Page 19 of Poison Wood
“Oh my God,” the nurse says. “Carita ... I mean Rita. It’s Grace. Grace Atchison,”
My dad and Debby are looking at us now. “You two know each other?” Debby says.
“Kind of,” Grace says. “I remember Rita from Poison Wood. I was a couple of years younger than her.”
I’m not sure why that needed to be thrown in. Probably because she doesn’t want to be associated with my class. Can’t blame her forthat. And although there were under a hundred girls at Poison Wood, the older girls did not fraternize with the younger ones. Especially not my group.
Debby scrunches up her face. “I always hated they called it that. Piedmont was such a proud name down there. The Piedmont family did a lot for that part of the state, and they should have named that school Piedmont.”
“Can’t rewrite history,” I say. Unfortunately.
“So,” Grace says, approaching my father. “I came by to check on you. How are you doing?”
He nods, and his cheeks have turned even paler than when I arrived. It’s the talk of the school. That school with its strange accidents and Halloween pranks gone wrong. And the night one of its students ran off and never returned. After that its doors were permanently closed, and the students scattered like inmates freed from prison, never to reunite again.
Never say never.
Debby says, “We just need to speak with his cardiologist, so we know what the plan is.”
“Absolutely,” Grace says. “Let me check a few vitals, and I’ll see what I can do to get the doctor in here sooner.”
She notes my dad’s blood pressure and respiratory rate, asks him questions about how he’s eating and drinking and how his pain level is. He answers her questions politely, but I can see the look in his eyes that says he’s annoyed. He’s not used to being the one examined. He’s used to being the one on the bench looking down, examining others.

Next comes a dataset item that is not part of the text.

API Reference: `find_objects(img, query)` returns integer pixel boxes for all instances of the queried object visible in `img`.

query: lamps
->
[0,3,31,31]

Then nurse Grace asks him if he needs help getting to the bathroom, and I think my father’s head is going to explode. His cheeks redden to the point I fear he may have a second heart attack.
“No,” he says in a sharp tone.
If Grace notices his embarrassment, she doesn’t show it. “Okay then.” She nods at me to follow her.
Outside in the hall, I follow her to the nurses’ station.
“Sorry about your dad,” she says.
“Me too.”
An awkward moment of silence sits between us. That school sits between us.
“So,” she says. “Do you keep up with the others?”
I shake my head.
“Me either,” Grace says. She hands my dad’s chart to another nurse, seated behind a computer. “Can you see about getting Dr. Baker here to see Judge Meade in room 517?”
The nurse nods but doesn’t look up.
Grace turns to me. “So tell me, why are you really here?”
“Excuse me?” Sweet little nurse Grace may not be so sweet after all.
“I mean, no offense, but ... you know, you’re Rita Meade. I figured you were really here for the other thing.”
My body stiffens. I’m not sure which part of this statement has my blood boiling the most. And although I want to correct her with a few choice words, I prove her right by saying “What other thing?”
Her eyes widen, and she leans in closer to me. “The skull thing. I mean they finally found Heather Hadwick.”
“Oh yeah ... that,” I say.
“Yeah, that,” she repeats back to me with a gaze that shows she wants the scoop.